Une forte sécheresse est attendue au Cambodge et dans plusieurs pays du bassin du Mékong jusqu’en janvier, selon la Mekong River Commission (MRC), l’institution intergouvernementale qui œuvre pour une gestion commune des eaux du fleuve. Le fleuve a atteint son plus bas niveau depuis une soixantaine d’années, et son débit est exceptionnellement faible depuis juin. La saison des pluies a été inhabituellement courte dans la région du bas Mékong ; si la sécheresse persiste, les conséquences seront importantes sur la production agricole et la consommation en eau pour les 60 millions de personnes qui habitent sur les berges du fleuve.

Affaissement des terres

La menace demain est celle de la montée du niveau de la mer, pour ce delta grand de 40 577 km² (le troisième au monde). Les conclusions du programme de recherche Rise and Fall menée par des scientifiques néerlandais de l’université d’Utrecht et de l’Institut Deltares sont effrayants : le delta s’enfonce rapidement, et pourrait disparaître au cours de ce siècle, plus rapidement que prévu. L’altitude moyenne du sol dans le delta serait extrêmement basse, à seulement 0,8 mètre au-dessus du niveau de la mer – soit 2 mètres plus bas que les précédentes estimations. Avec l’élévation du niveau de la mer de 3 à 4 mm par an et l’affaissement de certaines zones rurales du delta de 10 à 20 mm par an, le résultat est sans appel : à ce rythme, plus de la moitié du delta du Mékong, situé au Vietnam disparaîtra sous le niveau de la mer d’ici 2100 si rien n’est fait pour inverser la situation, forçant des millions de personnes à se déplacer.
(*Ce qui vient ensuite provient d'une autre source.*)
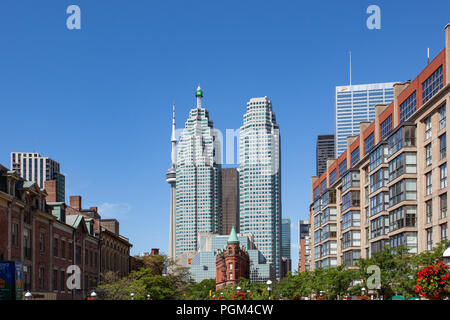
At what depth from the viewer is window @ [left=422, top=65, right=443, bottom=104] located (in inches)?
2419

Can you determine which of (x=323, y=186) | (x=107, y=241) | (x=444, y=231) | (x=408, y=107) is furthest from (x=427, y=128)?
(x=323, y=186)

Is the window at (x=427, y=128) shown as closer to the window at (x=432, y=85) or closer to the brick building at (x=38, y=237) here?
the window at (x=432, y=85)

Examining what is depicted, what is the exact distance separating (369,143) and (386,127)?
917 cm

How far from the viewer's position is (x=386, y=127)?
8031 centimetres

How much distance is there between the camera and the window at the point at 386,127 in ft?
258

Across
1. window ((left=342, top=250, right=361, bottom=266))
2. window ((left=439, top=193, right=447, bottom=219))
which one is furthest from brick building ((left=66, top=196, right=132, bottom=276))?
window ((left=439, top=193, right=447, bottom=219))

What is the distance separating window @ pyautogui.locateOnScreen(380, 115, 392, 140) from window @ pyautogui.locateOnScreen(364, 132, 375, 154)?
4.75 metres

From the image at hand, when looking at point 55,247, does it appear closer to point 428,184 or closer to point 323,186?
point 428,184
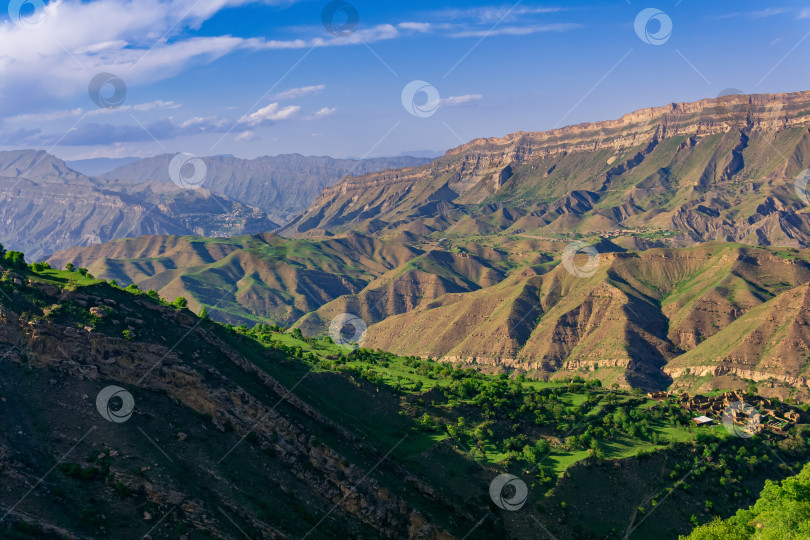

Surexploitation des eaux souterraines

Cette situation est due à de multiples facteurs liés au changement climatique, à l’urbanisation et au développement économique, à l’extraction de sable et à l’exploitation des barrages.

L’étude a mis en lumière les conséquences de la surexploitation des réserves d’eaux souterraines, qui était estimée à environ 2,5 millions de m3 par jour en 2015, pour l’agriculture et l’aquaculture notamment. Elle a provoqué et accéléré l’affaissement massif des terres dans le delta, certaines zones s’enfonçant à un taux pouvant atteindre 6 cm par an. Les eaux souterraines seront aussi potentiellement de plus en plus salinisées par l’intrusion d’eau de mer dans le delta.

L’impact sera très important pour cette région, grande zone de production rizicole, en termes de sécurité alimentaire, d’équilibre environnemental et de niveau de vie.
Les chercheurs préconisent au Gouvernement vietnamien de s’attaquer aux causes profondes liées à l’exploitation des eaux souterraines et du sable afin de contenir le phénomène. D’après leurs projections, si aucune augmentation de l’extraction des eaux souterraines n’est enregistrée, le pourcentage des terres qui seront sous le niveau de la mer diminuera avec près de 50% au-dessous du niveau de la mer en cas d’extraction stable et un tiers seulement si la consommation d’eau souterraine est réduite de 75%.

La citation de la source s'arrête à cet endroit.